Report how many lines of the records contain the word "board". Give the number alone.
═════ RECORD LIST ═════
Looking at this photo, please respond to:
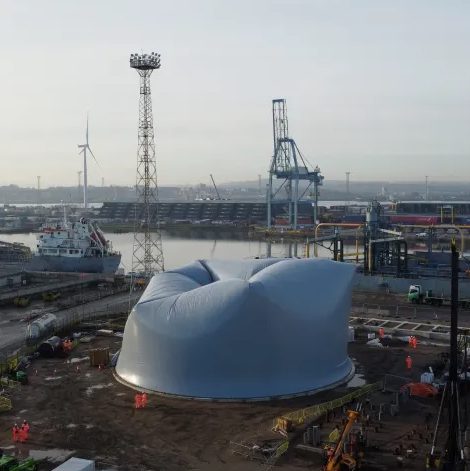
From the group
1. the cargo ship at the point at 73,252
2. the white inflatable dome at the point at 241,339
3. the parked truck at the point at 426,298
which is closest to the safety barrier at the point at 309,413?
the white inflatable dome at the point at 241,339

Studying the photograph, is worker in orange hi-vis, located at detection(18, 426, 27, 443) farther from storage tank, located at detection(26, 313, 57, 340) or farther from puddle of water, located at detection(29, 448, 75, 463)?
storage tank, located at detection(26, 313, 57, 340)

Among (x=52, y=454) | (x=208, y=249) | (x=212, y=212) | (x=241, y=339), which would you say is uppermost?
(x=212, y=212)

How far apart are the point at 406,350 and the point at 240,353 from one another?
5669 mm

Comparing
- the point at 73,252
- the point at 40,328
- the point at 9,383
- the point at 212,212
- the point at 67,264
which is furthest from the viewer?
the point at 212,212

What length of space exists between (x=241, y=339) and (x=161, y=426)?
89.7 inches

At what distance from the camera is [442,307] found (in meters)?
22.7

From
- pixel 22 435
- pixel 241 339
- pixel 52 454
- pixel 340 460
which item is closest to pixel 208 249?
pixel 241 339

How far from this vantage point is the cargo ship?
35688mm

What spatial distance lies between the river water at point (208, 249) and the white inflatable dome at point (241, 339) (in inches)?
1041

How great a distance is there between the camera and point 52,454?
387 inches

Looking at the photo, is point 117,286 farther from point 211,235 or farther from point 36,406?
point 211,235

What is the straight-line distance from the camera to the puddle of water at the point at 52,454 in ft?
31.7

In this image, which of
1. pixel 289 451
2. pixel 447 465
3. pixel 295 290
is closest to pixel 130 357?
pixel 295 290

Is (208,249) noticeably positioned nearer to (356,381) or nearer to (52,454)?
(356,381)
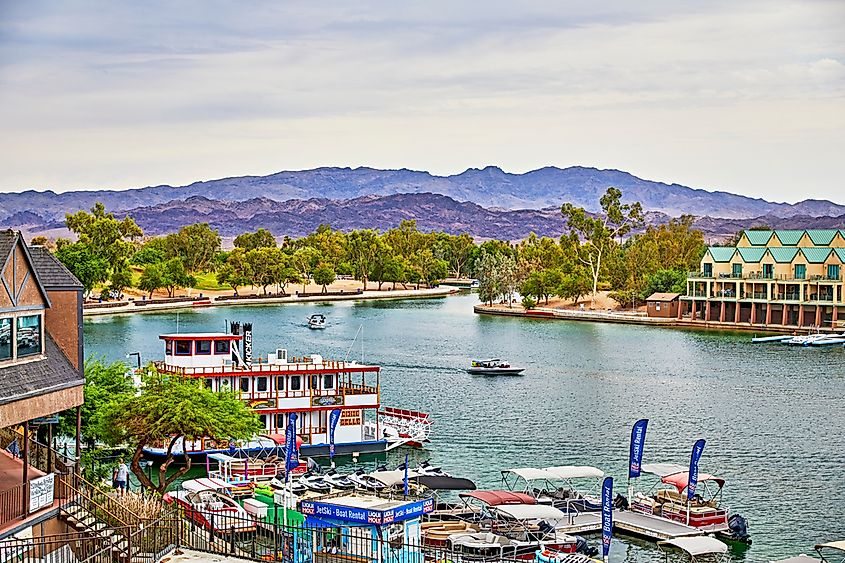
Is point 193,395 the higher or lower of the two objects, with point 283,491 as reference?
higher

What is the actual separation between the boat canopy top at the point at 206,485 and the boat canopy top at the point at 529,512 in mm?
9016

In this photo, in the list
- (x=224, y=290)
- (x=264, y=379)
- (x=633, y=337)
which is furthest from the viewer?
(x=224, y=290)

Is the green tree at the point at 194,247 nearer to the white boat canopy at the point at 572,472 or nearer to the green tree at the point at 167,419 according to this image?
the white boat canopy at the point at 572,472

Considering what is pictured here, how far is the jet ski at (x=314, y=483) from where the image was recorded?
1393 inches

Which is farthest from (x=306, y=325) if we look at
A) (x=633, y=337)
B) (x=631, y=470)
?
(x=631, y=470)

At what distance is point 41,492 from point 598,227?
128073 mm

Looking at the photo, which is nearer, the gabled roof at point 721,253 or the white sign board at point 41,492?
the white sign board at point 41,492

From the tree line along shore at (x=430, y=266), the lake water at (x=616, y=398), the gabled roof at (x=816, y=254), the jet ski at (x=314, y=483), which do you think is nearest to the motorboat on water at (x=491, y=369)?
the lake water at (x=616, y=398)

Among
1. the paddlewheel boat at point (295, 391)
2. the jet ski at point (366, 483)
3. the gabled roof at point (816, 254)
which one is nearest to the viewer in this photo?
the jet ski at point (366, 483)

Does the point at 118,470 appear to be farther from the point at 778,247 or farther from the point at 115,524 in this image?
the point at 778,247

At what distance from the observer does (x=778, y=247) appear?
117 m

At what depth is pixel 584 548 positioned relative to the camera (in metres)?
31.7

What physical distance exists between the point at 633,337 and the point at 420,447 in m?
58.9

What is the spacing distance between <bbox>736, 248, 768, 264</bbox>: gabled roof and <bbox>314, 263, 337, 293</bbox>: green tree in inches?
2568
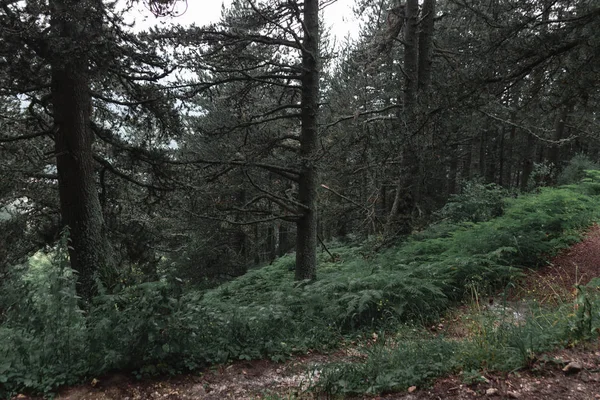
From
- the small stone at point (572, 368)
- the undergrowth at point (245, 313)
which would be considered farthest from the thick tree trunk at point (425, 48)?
the small stone at point (572, 368)

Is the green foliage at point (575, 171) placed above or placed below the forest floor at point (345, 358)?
above

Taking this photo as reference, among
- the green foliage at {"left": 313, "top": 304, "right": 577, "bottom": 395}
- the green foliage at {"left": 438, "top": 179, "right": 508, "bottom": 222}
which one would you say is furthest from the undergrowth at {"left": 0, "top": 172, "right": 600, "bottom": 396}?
the green foliage at {"left": 438, "top": 179, "right": 508, "bottom": 222}

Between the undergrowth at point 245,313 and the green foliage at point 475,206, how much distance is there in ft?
6.97

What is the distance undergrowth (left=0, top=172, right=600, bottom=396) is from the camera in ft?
12.0

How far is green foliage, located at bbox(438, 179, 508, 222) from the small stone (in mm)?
7532

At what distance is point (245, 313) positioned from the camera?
519 centimetres

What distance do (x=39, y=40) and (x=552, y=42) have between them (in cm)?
709

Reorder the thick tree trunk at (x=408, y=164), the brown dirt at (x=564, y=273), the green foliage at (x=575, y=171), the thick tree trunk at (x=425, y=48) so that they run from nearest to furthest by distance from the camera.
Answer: the brown dirt at (x=564, y=273) → the thick tree trunk at (x=408, y=164) → the thick tree trunk at (x=425, y=48) → the green foliage at (x=575, y=171)

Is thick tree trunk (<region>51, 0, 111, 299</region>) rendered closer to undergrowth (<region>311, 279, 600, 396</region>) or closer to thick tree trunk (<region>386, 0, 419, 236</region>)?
undergrowth (<region>311, 279, 600, 396</region>)

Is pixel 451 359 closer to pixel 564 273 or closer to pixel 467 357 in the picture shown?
pixel 467 357

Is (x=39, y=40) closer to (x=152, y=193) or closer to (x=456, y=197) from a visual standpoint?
(x=152, y=193)

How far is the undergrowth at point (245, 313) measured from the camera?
12.0ft

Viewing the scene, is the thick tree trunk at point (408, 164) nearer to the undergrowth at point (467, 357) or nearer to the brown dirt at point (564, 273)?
the brown dirt at point (564, 273)

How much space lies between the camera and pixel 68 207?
18.8ft
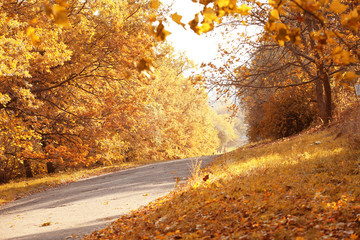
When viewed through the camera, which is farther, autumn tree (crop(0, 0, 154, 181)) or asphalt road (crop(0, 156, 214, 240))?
autumn tree (crop(0, 0, 154, 181))

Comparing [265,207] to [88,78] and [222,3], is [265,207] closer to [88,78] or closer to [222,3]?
[222,3]

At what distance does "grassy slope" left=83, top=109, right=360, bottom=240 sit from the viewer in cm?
366

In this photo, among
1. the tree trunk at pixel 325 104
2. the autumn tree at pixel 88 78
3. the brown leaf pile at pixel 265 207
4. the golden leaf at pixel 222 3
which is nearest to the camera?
the golden leaf at pixel 222 3

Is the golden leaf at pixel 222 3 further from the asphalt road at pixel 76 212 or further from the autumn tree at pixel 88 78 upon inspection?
the autumn tree at pixel 88 78

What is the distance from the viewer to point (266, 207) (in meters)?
4.49

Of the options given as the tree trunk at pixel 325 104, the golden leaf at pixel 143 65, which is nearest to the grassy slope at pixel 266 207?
the golden leaf at pixel 143 65

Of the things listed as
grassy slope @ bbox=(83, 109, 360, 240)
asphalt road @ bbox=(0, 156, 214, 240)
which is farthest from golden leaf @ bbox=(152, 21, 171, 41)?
asphalt road @ bbox=(0, 156, 214, 240)

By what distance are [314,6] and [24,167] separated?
71.4ft

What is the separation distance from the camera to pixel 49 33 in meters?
9.36

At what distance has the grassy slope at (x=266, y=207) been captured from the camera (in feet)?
12.0

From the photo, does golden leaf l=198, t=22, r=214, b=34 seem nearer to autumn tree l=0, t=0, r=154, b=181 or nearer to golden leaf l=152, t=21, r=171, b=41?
golden leaf l=152, t=21, r=171, b=41

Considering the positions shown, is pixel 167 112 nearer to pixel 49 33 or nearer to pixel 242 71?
pixel 242 71

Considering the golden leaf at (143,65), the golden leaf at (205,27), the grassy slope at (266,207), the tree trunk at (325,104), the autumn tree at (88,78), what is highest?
the autumn tree at (88,78)

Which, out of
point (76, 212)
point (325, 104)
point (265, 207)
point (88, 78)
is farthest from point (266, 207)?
point (325, 104)
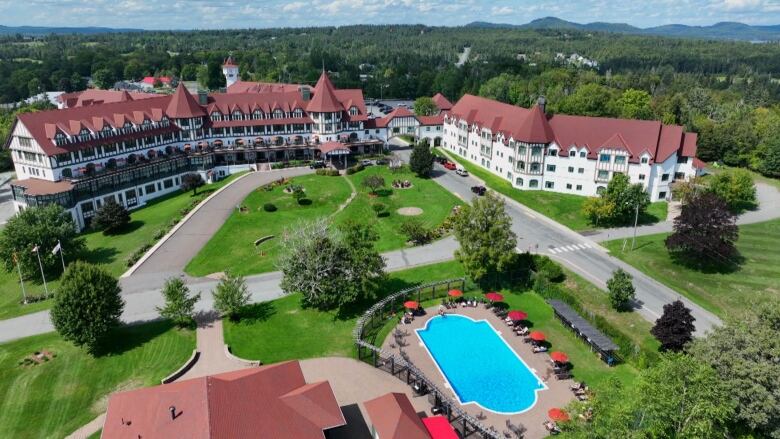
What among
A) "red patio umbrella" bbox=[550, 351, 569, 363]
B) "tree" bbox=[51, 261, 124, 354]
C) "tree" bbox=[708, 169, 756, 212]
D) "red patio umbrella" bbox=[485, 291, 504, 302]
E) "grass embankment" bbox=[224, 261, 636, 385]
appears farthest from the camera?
"tree" bbox=[708, 169, 756, 212]

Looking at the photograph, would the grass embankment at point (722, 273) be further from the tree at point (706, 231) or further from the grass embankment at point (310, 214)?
the grass embankment at point (310, 214)

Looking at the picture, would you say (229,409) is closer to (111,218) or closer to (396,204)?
(396,204)

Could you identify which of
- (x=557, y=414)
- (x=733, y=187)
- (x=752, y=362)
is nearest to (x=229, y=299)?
(x=557, y=414)

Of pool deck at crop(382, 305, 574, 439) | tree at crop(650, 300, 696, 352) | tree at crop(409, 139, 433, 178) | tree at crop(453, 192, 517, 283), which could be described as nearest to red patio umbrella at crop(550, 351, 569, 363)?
pool deck at crop(382, 305, 574, 439)

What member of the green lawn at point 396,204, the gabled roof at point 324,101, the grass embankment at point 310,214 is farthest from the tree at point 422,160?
the gabled roof at point 324,101

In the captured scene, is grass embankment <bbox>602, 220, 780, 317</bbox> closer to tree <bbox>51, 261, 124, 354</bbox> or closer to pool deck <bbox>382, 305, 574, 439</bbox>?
pool deck <bbox>382, 305, 574, 439</bbox>

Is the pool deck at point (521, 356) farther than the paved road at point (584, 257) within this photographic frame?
No
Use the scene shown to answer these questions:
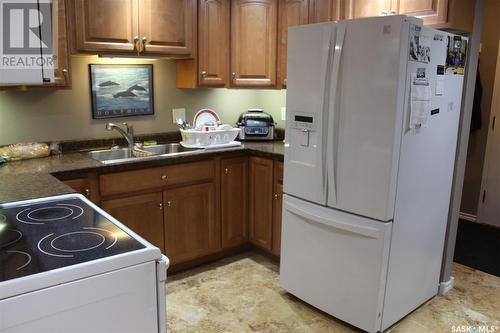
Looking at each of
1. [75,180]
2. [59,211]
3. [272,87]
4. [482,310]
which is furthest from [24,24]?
[482,310]

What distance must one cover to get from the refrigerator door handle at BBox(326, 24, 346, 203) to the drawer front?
105 cm

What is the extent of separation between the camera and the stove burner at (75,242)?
1.25 metres

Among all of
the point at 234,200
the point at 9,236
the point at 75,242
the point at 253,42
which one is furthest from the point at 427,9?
the point at 9,236

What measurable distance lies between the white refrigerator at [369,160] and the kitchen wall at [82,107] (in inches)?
51.0

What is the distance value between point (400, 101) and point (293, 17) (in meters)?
1.48

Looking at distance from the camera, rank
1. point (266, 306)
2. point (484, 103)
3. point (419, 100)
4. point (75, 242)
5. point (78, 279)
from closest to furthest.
A: point (78, 279), point (75, 242), point (419, 100), point (266, 306), point (484, 103)

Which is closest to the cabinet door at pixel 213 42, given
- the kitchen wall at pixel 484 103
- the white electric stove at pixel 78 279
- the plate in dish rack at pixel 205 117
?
the plate in dish rack at pixel 205 117

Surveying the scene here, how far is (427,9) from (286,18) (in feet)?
3.67

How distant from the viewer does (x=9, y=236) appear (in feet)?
4.49

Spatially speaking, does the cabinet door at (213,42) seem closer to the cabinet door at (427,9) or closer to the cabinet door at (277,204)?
the cabinet door at (277,204)

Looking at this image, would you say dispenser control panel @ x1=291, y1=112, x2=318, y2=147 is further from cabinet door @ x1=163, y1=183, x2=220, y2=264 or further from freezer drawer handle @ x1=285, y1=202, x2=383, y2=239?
cabinet door @ x1=163, y1=183, x2=220, y2=264

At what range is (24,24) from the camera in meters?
1.26

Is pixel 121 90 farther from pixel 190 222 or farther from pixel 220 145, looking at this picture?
pixel 190 222

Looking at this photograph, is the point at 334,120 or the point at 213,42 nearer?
the point at 334,120
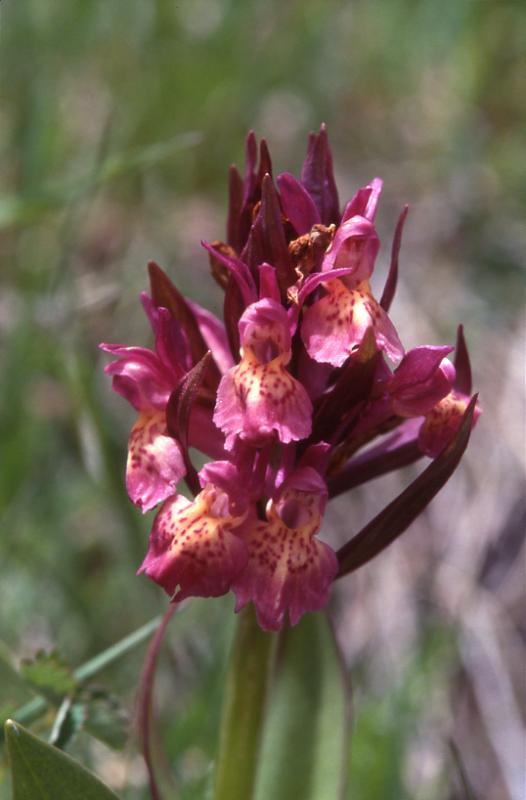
═════
→ TASK RESPONSE
2